Of course, we now have better ways to rate a rotation than pitcher victories. Heck, we've got Wins Above Replacement! So, what does the top four arms in this new Phillies rotation look like by 2010 rWAR?
- Roy Halladay (6.9)
- Roy Oswalt (5.1)
- Cole Hamels (4.7)
- Cliff Lee (4.3)
Yes, Lee's looks very low. Fangraphs has him much, much higher (7.1). But because I'm a sucker for the Baseball-Reference Play Index, I'm sticking with rWAR for today.
So, exactly how many rotations have featured four pitchers with 4+ WAR in a single season?

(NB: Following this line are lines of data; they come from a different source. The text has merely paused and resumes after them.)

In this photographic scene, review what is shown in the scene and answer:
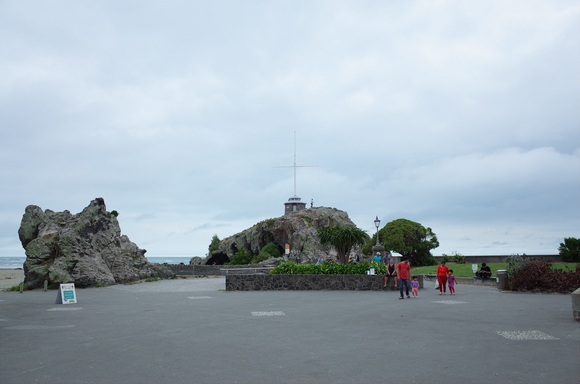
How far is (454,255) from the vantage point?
59.5 m

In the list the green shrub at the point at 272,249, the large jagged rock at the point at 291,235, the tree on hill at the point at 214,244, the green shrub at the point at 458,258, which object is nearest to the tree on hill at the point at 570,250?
the green shrub at the point at 458,258

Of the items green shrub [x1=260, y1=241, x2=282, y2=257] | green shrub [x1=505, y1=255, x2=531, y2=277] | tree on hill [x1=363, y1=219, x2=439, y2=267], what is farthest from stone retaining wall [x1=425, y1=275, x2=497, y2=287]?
green shrub [x1=260, y1=241, x2=282, y2=257]

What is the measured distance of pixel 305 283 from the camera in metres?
23.5

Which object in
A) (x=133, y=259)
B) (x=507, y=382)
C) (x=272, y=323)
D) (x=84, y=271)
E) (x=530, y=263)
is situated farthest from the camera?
(x=133, y=259)

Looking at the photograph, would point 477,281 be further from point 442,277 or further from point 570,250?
point 570,250

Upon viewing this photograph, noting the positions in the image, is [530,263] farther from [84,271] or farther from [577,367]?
[84,271]

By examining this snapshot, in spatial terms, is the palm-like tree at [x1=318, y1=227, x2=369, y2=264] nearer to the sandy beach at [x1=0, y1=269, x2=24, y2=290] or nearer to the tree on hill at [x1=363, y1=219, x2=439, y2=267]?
the sandy beach at [x1=0, y1=269, x2=24, y2=290]

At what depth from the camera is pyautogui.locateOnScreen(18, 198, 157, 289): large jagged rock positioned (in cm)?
2511

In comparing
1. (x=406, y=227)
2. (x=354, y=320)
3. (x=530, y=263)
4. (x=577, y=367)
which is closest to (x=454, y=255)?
(x=406, y=227)

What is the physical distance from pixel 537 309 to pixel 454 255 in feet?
159

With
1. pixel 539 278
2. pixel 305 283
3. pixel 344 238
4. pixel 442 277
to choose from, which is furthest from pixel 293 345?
pixel 344 238

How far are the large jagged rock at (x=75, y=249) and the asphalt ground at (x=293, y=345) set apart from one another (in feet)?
38.6

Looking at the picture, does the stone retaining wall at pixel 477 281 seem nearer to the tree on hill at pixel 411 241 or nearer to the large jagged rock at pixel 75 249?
the large jagged rock at pixel 75 249

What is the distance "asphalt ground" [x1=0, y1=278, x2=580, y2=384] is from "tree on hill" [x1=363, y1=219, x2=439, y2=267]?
53999 mm
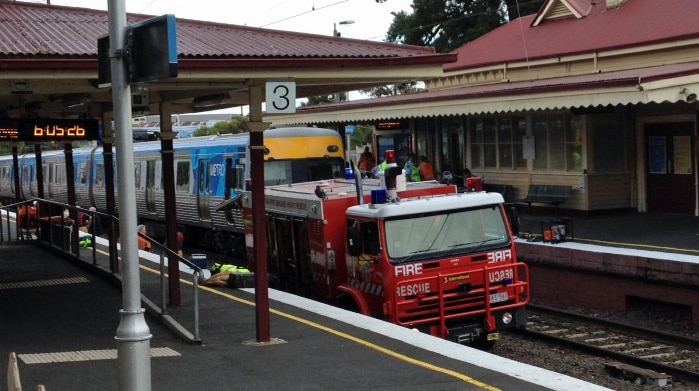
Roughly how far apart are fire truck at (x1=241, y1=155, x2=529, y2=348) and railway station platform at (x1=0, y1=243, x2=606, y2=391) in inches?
22.2

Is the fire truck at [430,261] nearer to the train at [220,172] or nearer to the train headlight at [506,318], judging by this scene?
the train headlight at [506,318]

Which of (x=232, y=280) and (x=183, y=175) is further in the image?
(x=183, y=175)

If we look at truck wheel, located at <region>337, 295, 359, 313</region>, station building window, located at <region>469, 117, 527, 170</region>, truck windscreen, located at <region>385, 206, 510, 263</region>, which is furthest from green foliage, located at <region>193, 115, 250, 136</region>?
truck windscreen, located at <region>385, 206, 510, 263</region>

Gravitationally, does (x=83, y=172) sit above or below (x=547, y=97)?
below

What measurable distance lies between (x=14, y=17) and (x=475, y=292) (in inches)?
267

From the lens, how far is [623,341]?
15.2 meters

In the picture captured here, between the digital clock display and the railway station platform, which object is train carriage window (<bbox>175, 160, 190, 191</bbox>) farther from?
the railway station platform

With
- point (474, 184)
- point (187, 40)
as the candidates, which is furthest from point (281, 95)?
point (474, 184)

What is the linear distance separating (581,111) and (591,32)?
5026 mm

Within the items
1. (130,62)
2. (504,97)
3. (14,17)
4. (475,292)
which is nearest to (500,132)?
(504,97)

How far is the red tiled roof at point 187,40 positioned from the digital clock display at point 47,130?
5.70 feet

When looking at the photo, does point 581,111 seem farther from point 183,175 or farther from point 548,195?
point 183,175

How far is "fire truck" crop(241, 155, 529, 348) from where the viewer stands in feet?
40.9

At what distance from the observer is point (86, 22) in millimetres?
12586
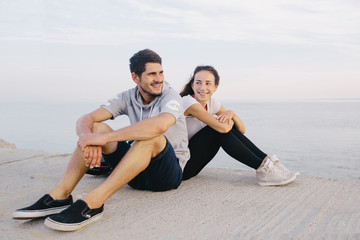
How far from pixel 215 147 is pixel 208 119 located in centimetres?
34

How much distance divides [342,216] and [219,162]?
5249 millimetres

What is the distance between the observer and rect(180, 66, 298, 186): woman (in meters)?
2.91

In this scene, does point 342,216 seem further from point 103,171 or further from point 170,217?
point 103,171

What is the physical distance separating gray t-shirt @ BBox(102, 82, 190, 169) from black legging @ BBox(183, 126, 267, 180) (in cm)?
17

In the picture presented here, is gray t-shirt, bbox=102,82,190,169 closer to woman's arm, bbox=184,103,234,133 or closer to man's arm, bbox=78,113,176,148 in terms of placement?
woman's arm, bbox=184,103,234,133

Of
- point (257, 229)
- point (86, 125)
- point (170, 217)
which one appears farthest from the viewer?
point (86, 125)

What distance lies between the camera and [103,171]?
3344mm

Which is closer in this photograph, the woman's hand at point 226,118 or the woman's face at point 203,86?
the woman's hand at point 226,118

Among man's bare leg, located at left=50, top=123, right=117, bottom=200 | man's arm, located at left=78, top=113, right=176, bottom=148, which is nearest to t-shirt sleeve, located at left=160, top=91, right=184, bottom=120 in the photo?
man's arm, located at left=78, top=113, right=176, bottom=148

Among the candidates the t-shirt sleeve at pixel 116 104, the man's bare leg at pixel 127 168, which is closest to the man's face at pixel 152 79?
the t-shirt sleeve at pixel 116 104

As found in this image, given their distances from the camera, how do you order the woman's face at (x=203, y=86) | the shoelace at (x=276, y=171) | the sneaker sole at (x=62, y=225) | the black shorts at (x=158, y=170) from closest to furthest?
the sneaker sole at (x=62, y=225)
the black shorts at (x=158, y=170)
the shoelace at (x=276, y=171)
the woman's face at (x=203, y=86)

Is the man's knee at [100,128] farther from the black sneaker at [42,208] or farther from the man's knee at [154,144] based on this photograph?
the black sneaker at [42,208]

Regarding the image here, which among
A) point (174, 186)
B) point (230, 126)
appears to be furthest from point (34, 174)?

|1||1967||NL||Cincinnati Reds||5||Ted Abernathy / Jim Maloney / Gary Nolan / Milt Pappas / Mel Queen|
|2||1997||NL||Atlanta Braves||4||Tom Glavine / Greg Maddux / Denny Neagle / John Smoltz|
|3||1997||AL||New York Yankees||4||David Cone / Andy Pettitte / Mariano Rivera / David Wells|
|4||1991||NL||Atlanta Braves||4||Steve Avery / Tom Glavine / Charlie Leibrandt / John Smoltz|
|5||1960||NL||St. Louis Cardinals||4||Ernie Broglio / Larry Jackson / Lindy McDaniel / Curt Simmons|
|6||1913||NL||New York Giants||4||Al Demaree / Rube Marquard / Christy Mathewson / Jeff Tesreau|
|7||1912||AL||Boston Red Sox||4||Hugh Bedient / Ray Collins / Buck O'Brien / Smoky Joe Wood|
|8||1912||NL||Pittsburgh Pirates||4||Howie Camnitz / Claude Hendrix / Marty O'Toole / Hank Robinson|
|9||1909||AL||Philadelphia Athletics||4||Chief Bender / Harry Krause / Cy Morgan / Eddie Plank|
That'd be nine.
The 1967 Reds actually had five, which is quite impressive. One (Ted Abernathy) was a reliever and picked up 5.8 rWAR without making a start. Gary Nolan (6.8) was the only starting pitcher over 5.0. The 1997 Yankees (Mariano Rivera) and 1960 Cardinals (Lindy McDaniel) also had a reliever make the list. The 1909 Athletics and 1912 Pirates didn't actually have a pitcher over 5.0 WAR. The 1991 and 1997 Braves just had one. While the 1913 Giants featured three above 5.0 (Christy Mathewson at 6.8, Rube Marquard at 5.1, and Jeff Tesreau at 5.0) and one below (Al Demaree at 4.0), the 1912 Red Sox seemed to boast the best quality.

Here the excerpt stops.